* Data shown *
- - - - -

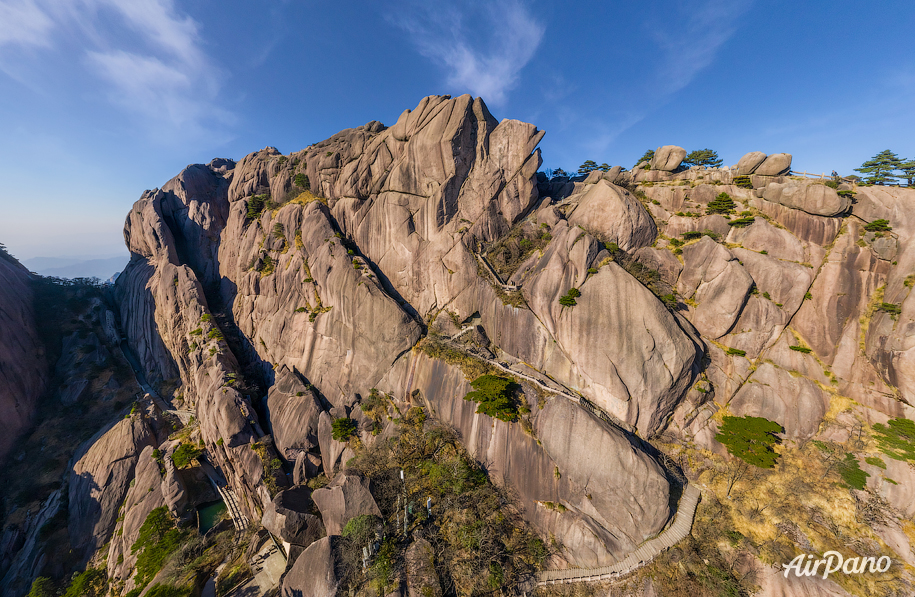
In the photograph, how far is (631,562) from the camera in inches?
789

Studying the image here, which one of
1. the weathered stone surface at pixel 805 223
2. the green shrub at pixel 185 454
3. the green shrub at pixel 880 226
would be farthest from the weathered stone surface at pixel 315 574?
the green shrub at pixel 880 226

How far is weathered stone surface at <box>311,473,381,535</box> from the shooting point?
22.8 metres

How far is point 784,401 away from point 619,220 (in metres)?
21.4

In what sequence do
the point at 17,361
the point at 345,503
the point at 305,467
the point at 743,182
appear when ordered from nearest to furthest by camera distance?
the point at 345,503 < the point at 305,467 < the point at 743,182 < the point at 17,361

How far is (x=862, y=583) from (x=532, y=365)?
23610 millimetres

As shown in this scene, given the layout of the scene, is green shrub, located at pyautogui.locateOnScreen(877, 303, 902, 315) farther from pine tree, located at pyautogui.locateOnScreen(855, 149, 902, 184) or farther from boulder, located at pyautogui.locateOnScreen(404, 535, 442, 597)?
boulder, located at pyautogui.locateOnScreen(404, 535, 442, 597)

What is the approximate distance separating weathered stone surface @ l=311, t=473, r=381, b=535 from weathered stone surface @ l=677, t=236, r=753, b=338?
3427cm

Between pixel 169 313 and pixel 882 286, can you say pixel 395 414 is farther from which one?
pixel 882 286

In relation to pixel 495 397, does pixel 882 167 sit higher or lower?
higher

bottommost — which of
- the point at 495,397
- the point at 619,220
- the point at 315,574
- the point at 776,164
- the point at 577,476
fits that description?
the point at 315,574

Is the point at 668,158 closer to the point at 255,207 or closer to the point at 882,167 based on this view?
the point at 882,167

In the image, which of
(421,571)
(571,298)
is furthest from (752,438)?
(421,571)

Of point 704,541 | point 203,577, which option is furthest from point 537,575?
point 203,577

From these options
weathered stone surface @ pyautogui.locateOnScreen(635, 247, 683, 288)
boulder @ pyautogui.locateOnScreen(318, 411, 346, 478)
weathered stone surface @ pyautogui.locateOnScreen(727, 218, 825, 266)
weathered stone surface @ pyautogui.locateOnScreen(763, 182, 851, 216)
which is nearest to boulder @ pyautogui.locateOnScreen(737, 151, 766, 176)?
weathered stone surface @ pyautogui.locateOnScreen(763, 182, 851, 216)
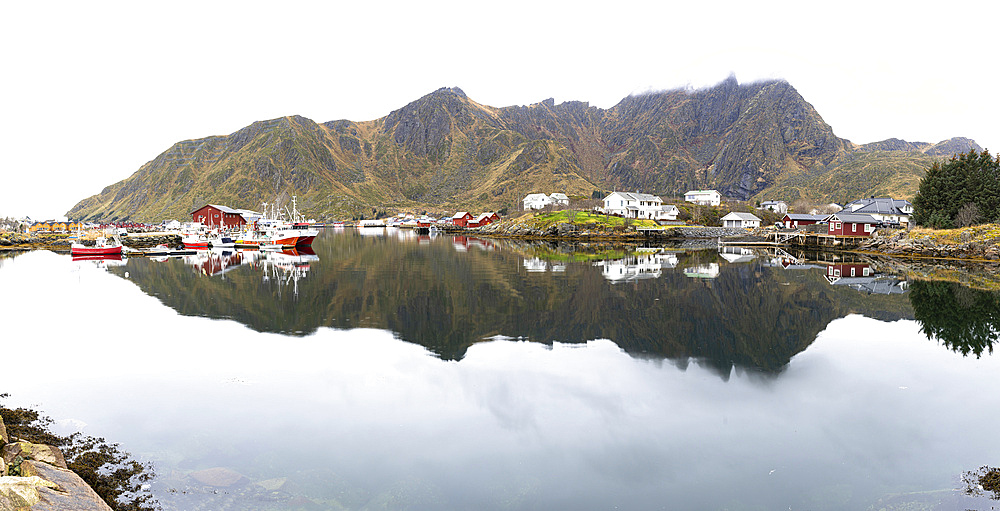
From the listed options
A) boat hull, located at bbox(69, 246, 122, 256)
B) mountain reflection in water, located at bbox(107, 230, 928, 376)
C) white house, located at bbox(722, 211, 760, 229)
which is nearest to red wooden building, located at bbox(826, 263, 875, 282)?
mountain reflection in water, located at bbox(107, 230, 928, 376)

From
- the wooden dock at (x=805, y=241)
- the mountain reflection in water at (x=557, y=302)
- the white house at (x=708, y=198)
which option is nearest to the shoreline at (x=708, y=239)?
the wooden dock at (x=805, y=241)

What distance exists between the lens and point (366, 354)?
1711 cm

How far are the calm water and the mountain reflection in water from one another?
230mm

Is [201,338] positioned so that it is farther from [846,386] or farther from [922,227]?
[922,227]

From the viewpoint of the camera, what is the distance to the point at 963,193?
182 feet

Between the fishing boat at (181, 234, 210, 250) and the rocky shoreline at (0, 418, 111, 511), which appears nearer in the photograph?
the rocky shoreline at (0, 418, 111, 511)

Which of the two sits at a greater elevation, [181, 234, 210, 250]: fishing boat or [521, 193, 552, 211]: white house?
[521, 193, 552, 211]: white house

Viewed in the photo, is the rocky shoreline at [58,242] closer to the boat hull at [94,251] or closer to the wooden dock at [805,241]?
the boat hull at [94,251]

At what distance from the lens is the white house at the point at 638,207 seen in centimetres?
10700

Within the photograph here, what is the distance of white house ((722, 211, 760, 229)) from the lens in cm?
10588

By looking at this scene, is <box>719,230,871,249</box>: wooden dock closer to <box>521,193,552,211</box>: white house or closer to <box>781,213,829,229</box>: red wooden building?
<box>781,213,829,229</box>: red wooden building

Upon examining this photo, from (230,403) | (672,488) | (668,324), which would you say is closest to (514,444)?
(672,488)

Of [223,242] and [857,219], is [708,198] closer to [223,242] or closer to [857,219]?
[857,219]

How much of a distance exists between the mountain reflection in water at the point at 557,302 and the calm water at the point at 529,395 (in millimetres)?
230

- - - - -

* Exercise goal *
Please reproduce the rows word for word, starting with the first row and going on through the line containing "the point at 345,503 <", both ends included. Leave the pictures out of your answer.

* Exercise response *
In the photograph, how far is (631,562) from the camera in inches?
789

Studying the image here, which one of
1. the weathered stone surface at pixel 805 223
2. the green shrub at pixel 185 454
3. the green shrub at pixel 880 226
would be farthest from the weathered stone surface at pixel 315 574?
the green shrub at pixel 880 226

How far is weathered stone surface at <box>311,473,381,535</box> from the shooting point?
22.8 metres

How far is point 784,401 away from point 619,220 (in metres)?
21.4

In what sequence do
the point at 17,361
the point at 345,503
the point at 305,467
the point at 743,182
appear when ordered from nearest to furthest by camera distance?
the point at 345,503 < the point at 305,467 < the point at 743,182 < the point at 17,361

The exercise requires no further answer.